Cape Town - Oil and gas were still part of the energy mix for the country, the Department of Mineral Resources and Energy (DMRE) said as it dismissed concerns over the seismic survey to be conducted by Shell.
Responding to the public outcry over the past week after the arrival of the Amazon Warrior ship in Cape Town Harbour, the department said all the environmental requirements for the survey had been met.
“As part of the application for an exploration right, applicants were required to develop an environmental management programme in terms of the Mineral and Petroleum Resources Development Act, 2002, which in this instance was approved in 2013 by the DMRE,” the department said.
The exploration right was subsequently granted by the DMRE in April 2014, allowing the holder to, among other activities, acquire three-dimensional seismic data during the survey window period, which was usually from December to May, to avoid migratory marine mammals.
The department said an independent audit was undertaken in 2020 to confirm that the controls and mitigation measures were still valid.
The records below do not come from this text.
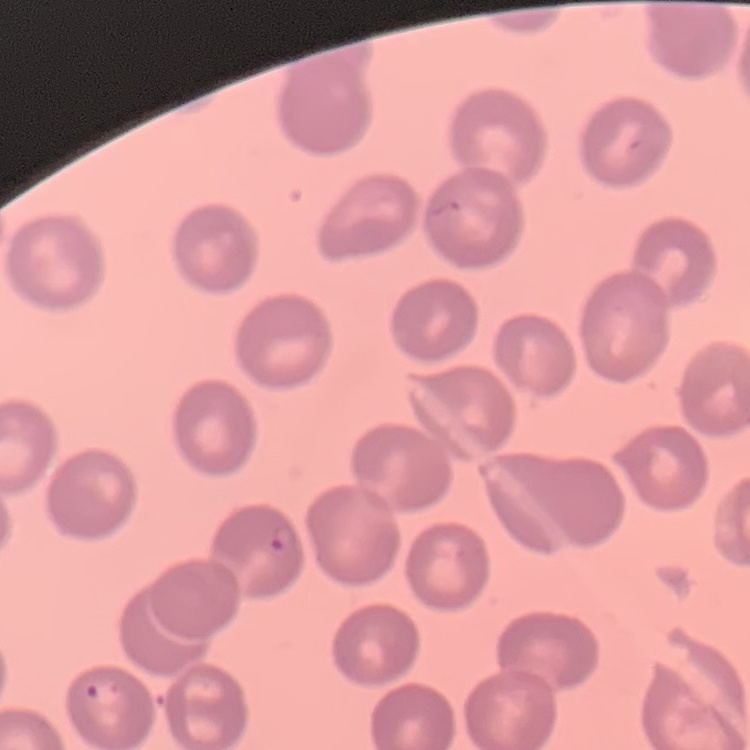

They show no rouleaux formation.

Field's or Giemsa stain. Thin blood smear. One tile cut from a larger photomicrograph.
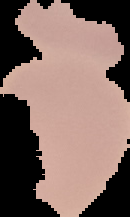

Summary:
  - Preparation: thin blood smear
  - Image type: cell region segmented out of the field of view; surrounding area masked to black
  - Malaria status: uninfected
  - Image size: 130×217 pixels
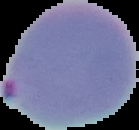

image type = cell region segmented out of the field of view; surrounding area masked to black
result = malaria parasites detected
image size = 139×130 pixels
preparation = thin blood film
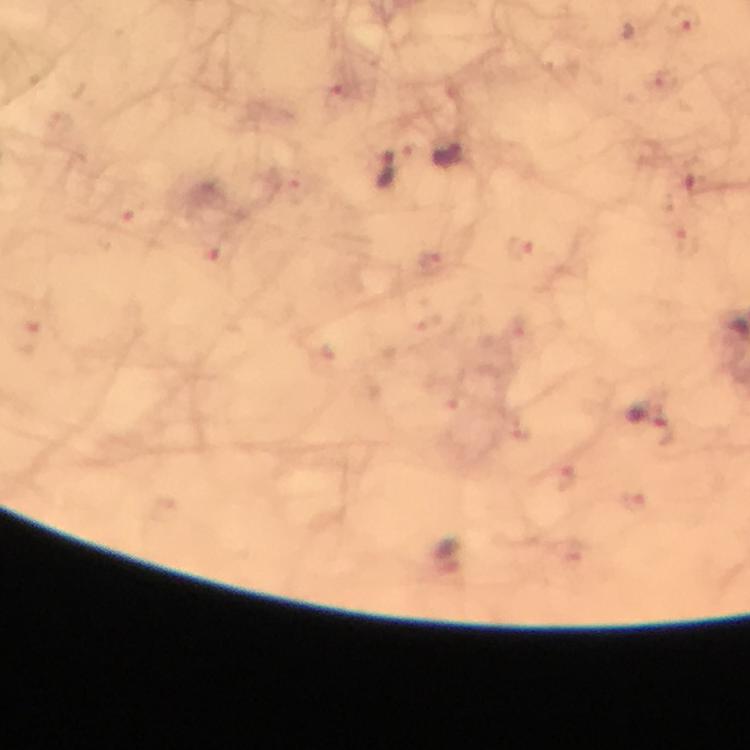

Approximate object centers, in pixels from the top-left corner. Malaria parasite locations: (x=687, y=20), (x=663, y=81), (x=335, y=95), (x=450, y=156), (x=385, y=169), (x=691, y=181), (x=125, y=206), (x=522, y=249), (x=217, y=256), (x=434, y=261), (x=28, y=336), (x=650, y=418), (x=554, y=482). 100x magnification. From a malaria diagnostic workup. Giemsa-stained preparation. Immersion oil applied. Image is 750×750 pixels. Cropped region of a single field of view. Thick smear. Photographed with a smartphone mounted on the microscope.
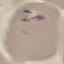 Result: negative for malaria parasites. Automatically extracted cell patch, resized to 64 × 64 pixels. Thin blood film. Giemsa-stained preparation. Photographed with a smartphone camera at the microscope eyepiece.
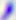
Summary:
  - Modality: micrograph
  - Magnification: 400x
  - Identification: Toxoplasma gondii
Identify the parasite.
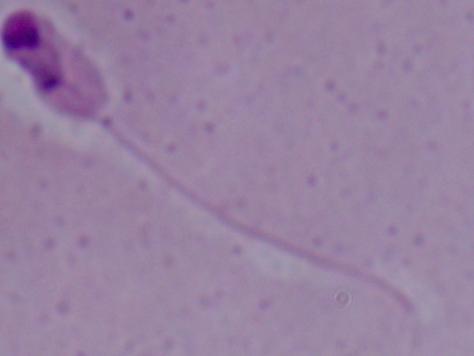
This is Leishmania.

Summary:
  - Modality: photomicrograph
  - Magnification: 1000x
Describe the morphology of the erythrocytes.
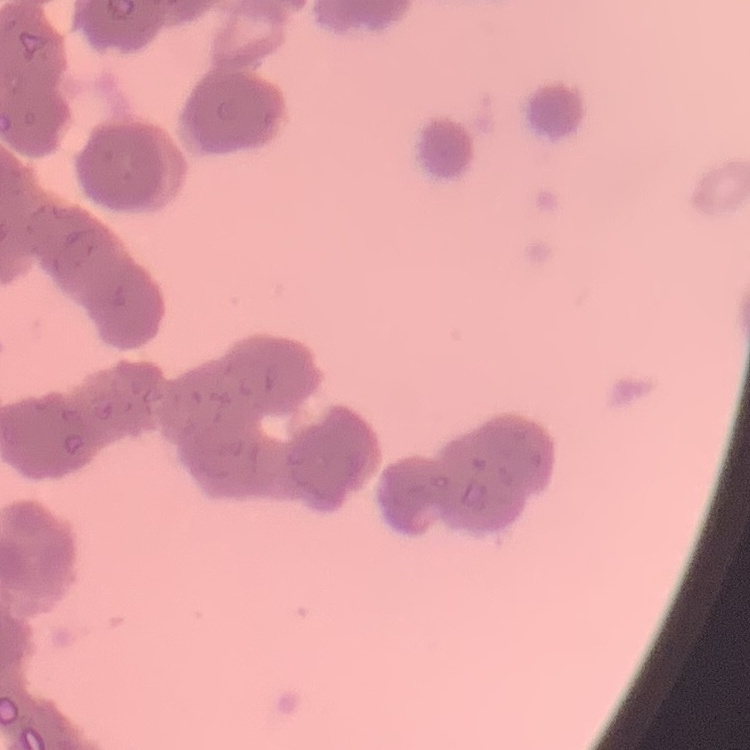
“The outcomes of the audit were that the measures contained in the environmental management programme sufficiently provide for the avoidance and mitigation of potential environmental impacts,” the DMRE said.
But at Cape Town harbour where the Amazon Warrior is docked, screams of “to hell with Shell” by environmental activists were heard. The ship is set to begin a seismic survey off the Eastern Cape’s Wild Coast on December 1 in a search for oil and gas.
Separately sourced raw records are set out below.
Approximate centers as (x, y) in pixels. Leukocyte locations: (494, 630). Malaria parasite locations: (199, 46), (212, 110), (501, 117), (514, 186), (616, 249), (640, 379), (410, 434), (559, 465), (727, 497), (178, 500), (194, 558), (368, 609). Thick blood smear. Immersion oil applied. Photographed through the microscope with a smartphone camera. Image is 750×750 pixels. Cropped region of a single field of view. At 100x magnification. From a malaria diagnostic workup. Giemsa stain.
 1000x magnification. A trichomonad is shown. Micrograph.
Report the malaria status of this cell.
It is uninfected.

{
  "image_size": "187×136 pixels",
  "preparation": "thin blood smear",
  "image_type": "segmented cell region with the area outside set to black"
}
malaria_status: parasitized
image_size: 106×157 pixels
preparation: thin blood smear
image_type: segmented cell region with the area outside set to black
The Oceans Not Oil Coalition’s petition against Shell’s exploration in South Africa has drawn more than 200 000 signatures.
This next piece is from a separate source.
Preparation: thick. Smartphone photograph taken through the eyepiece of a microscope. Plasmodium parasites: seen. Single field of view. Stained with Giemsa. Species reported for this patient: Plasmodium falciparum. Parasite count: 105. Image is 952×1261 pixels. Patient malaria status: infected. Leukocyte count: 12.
However, the department said it stood by its initial decision and that the development of an upstream oil and gas industry was a necessary part of South Africa’s economic recovery strategy.
The petition’s creator and Oceans Not Oil Coalition’s founding member, Janet Solomon, said the negative impacts of seismic surveys went across the food chain, and since sound travelled more easily under water than through air, the blasts from a single seismic survey could travel tens of thousands of square kilometres, interrupting the communication, reproduction, navigation and eating habits essential to the survival of marine life.
Extinction Rebellion Cape Town spokesperson Michael Wolf said: “With COP26 fresh on our minds, the desperate need to stop fossil fuel developments to avert catastrophic climate change has never been clearer and scientifically more substantiated.”
AfriOceans Conservation Alliance founder Lesley Rochat said South Africa was the 12th biggest carbon dioxide emitter in the world and if the country did not fulfil its recent commitments at COP26 to reduce greenhouse gas emissions through fossil fuel burning – which this seismic survey would increase – the nation stood to lose a lot more than Shell’s venture promised to bring.